If you are running a single serial, unthreaded application (or an unthreaded MPI code involving a single MPI task per node) it is usually best to give MKL as much flexibility as possible by setting the max thread count to the total number of hardware threads on the node (56 on CLX). Of course things are more complicated if you are running more than one process on a node: e.g. multiple serial processes, threaded applications, hybrid MPI-threaded applications, or pure MPI codes running more than one MPI rank per node. See http://software.intel.com/en-us/articles/recommended-settings-for-calling-intel-mkl-routines-from-multi-threaded-applications and related Intel resources for examples of how to manage threading when calling MKL from multiple processes.

Using ScaLAPACK, Cluster FFT, and Other MKL Cluster Capabilities

See Working with the Intel Math Kernel Library Cluster Software and Intel MKL Link Line Advisor for information on linking to the MKL cluster components.

Building for Performance on Frontera

When building software on Frontera, we recommend using the Intel compiler and Intel MPI stack. This will be the default in the early user period, but may change if we determine one of the other MPI stacks provides superior performance.

Architecture-Specific Flags

To compile for CLX only, include -xCORE-AVX512 as a build option. The -x switch allows you to specify a target architecture.
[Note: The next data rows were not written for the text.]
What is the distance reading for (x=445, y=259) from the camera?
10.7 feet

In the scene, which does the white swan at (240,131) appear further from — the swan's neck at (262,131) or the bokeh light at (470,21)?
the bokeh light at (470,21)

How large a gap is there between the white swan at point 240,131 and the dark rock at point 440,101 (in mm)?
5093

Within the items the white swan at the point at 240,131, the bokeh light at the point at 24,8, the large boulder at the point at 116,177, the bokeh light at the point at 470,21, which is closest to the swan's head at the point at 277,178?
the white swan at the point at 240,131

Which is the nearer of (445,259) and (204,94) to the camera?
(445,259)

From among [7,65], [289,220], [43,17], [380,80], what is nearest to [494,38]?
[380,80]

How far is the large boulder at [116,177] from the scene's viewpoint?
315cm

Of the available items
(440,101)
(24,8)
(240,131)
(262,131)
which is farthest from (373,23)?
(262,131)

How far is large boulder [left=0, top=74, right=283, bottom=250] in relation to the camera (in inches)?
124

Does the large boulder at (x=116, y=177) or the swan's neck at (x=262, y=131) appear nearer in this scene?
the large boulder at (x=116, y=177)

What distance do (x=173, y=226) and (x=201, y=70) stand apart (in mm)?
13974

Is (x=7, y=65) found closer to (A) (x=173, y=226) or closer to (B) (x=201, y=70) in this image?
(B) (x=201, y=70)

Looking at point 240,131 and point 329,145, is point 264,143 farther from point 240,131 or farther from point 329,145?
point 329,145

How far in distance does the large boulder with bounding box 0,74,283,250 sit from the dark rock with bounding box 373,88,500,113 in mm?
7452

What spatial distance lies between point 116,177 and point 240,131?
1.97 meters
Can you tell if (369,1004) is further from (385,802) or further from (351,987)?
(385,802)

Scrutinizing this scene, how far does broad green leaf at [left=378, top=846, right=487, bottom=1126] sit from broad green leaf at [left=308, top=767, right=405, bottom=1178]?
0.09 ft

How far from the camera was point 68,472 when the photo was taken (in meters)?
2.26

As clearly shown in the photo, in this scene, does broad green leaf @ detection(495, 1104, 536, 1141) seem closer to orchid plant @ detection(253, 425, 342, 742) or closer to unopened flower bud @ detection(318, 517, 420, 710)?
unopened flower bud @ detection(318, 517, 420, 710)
The CLX chips, as well as the Skylake chips (SKX) on Stampede2, support Intel's latest instruction set, CORE-AVX512. You should also consider specifying an optimization level using the -O flag:

$ icc   -xCORE-AVX512  -O3 mycode.c   -o myexe         # will run only on CLX/SKX
$ ifort  -xCORE-AVX512 -O3 mycode.f90 -o myexe         # will run only on CLX/SKX

It's best to avoid building with -xHost (a flag that means "optimize for the architecture on which I'm compiling now"). Although this will work on Frontera, since the Frontera login nodes are all CLX nodes, if you build on another system, your binary will be based on whatever architecture you built upon. This may not be the same as the architecture on which you will be running.

Also, you should not use the -fast flag for the Intel compiler. This flag sets the following options:

-ipo -O3 -no-prec-div -static -fp-model fast=2 -xHost

Frontera software libraries, including the MPI libraries, are installed as shared libraries in most cases. The -static flag included in -fast will cause the compile to fail at the link stage. If you’d like to use the other flags, you’ll have to include each option individually.

For information on the performance implications of your choice of build flags, see the sections on Programming and Performance for CLX.

If you use GNU compilers, see GNU x86 Options for information regarding support for CLX.